Его выписали из больницы, и он вернулся домой. Я свозил отца на берег Москвы-реки ещё пару раз. Погода изменилась, осень уже вступала в свои права. Но дело не столько в погоде, сколько в том, что отцу становилось стремительно хуже. Через пару недель он снова оказался в больнице, и опять начались капельницы, лекарства, страшный недуг продолжал развиваться.
 
    Отец стал совсем слабым, высохшим,  лёгким,  я без усилий поднимал его, когда в этом была необходимость. Он почти не разговаривал, редкая речь была еле слышна, сил у него уже не хватало даже на произнесение слов. Жизнь уходила от него. Лишь глаза, и без того большие, стали ещё больше на исхудавшем, измождённом лице. Только в глазах  оставалась жизнь. В них усилилась глубина, взгляд был напряжённый, в нём читался вопрос, который отец не мог задать. Но я его понимал, он  спрашивал - когда, когда закончатся его мучения.
И вот это произошло, смерть забрала отца, закончился его земной путь и мучения последних месяцев. Завершив все оформительские дела, я заехал к маме. Мы вместе стали перебирать фотографии, чтобы отобрать лучшие. Побыв у неё какое-то время, я поехал домой.

    В нашей квартире, в которой всегда звучала музыка,  царила смертельная тишина. Жена  с заплаканными глазами, только посмотрела на меня. Слова были лишними, она понимала моё состояние, а я понимал, что у неё не было сил на разговоры.
    Дальше события стали развиваться неожиданно и стремительно. Я захожу на кухню, в задумчивости стою лицом к окну, за которым идёт мелкий снежок. Я проживаю ещё раз сегодняшний день, думаю об отце, думаю о маме, о тяжелых девяти месяцах тревог и забот.

    Вдруг я вижу летящего к нашему дому сизого голубя. Он летит прямо на меня.
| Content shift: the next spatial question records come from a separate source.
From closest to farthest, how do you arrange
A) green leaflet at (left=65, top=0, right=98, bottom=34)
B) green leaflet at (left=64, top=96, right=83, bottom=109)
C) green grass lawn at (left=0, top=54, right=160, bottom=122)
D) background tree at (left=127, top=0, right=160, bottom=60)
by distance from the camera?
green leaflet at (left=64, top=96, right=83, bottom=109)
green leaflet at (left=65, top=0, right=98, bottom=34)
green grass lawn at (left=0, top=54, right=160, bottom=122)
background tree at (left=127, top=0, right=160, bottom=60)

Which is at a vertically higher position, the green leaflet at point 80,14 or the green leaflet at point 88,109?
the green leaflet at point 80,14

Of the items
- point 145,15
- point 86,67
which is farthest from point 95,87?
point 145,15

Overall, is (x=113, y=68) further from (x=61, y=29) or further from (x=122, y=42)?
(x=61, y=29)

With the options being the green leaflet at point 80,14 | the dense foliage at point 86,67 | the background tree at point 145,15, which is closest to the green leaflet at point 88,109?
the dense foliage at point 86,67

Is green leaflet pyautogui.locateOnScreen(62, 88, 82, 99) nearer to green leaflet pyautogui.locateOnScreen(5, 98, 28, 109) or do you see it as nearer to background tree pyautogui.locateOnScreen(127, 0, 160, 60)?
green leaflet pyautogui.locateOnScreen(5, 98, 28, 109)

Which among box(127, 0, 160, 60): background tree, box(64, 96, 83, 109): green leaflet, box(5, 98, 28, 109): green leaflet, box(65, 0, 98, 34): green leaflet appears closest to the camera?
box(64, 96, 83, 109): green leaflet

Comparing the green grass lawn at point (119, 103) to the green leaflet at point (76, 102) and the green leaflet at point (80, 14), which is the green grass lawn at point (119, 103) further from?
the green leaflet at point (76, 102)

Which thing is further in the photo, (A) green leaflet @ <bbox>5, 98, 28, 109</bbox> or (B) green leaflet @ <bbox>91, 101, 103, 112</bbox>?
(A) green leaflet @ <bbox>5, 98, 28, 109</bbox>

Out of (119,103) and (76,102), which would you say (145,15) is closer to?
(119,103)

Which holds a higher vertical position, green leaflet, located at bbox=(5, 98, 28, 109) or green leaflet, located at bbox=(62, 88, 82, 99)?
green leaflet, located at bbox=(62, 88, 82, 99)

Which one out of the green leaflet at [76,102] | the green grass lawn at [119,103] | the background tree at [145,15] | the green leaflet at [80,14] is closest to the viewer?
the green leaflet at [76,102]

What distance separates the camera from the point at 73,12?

Я громко зову Эллу, но голубь её опережает, со всего лёту он ударяется грудью о стекло и падает вниз.  На стекле четко видно пятно от удара. Я поражён произошедшим, я не могу говорить. Что это? Что это? Вбежавшая на кухню Элла, узнав, что произошло, видя моё состояние, пятно на стекле, не может сдержать слёз.
    Я накидываю пальто и выскакиваю на улицу. Ищу под окнами упавшую птицу, но её нигде не видно. Только вмятина на снегу и от неё короткий след, как борозда. Неужели голубь выжил и улетел?!
    Мы решили не трогать пятно на стекле, пусть оно остаётся, по крайней мере, сорок дней. На самом деле оно осталось на стекле до лета, до того дня, когда  началась генеральная уборка в квартире.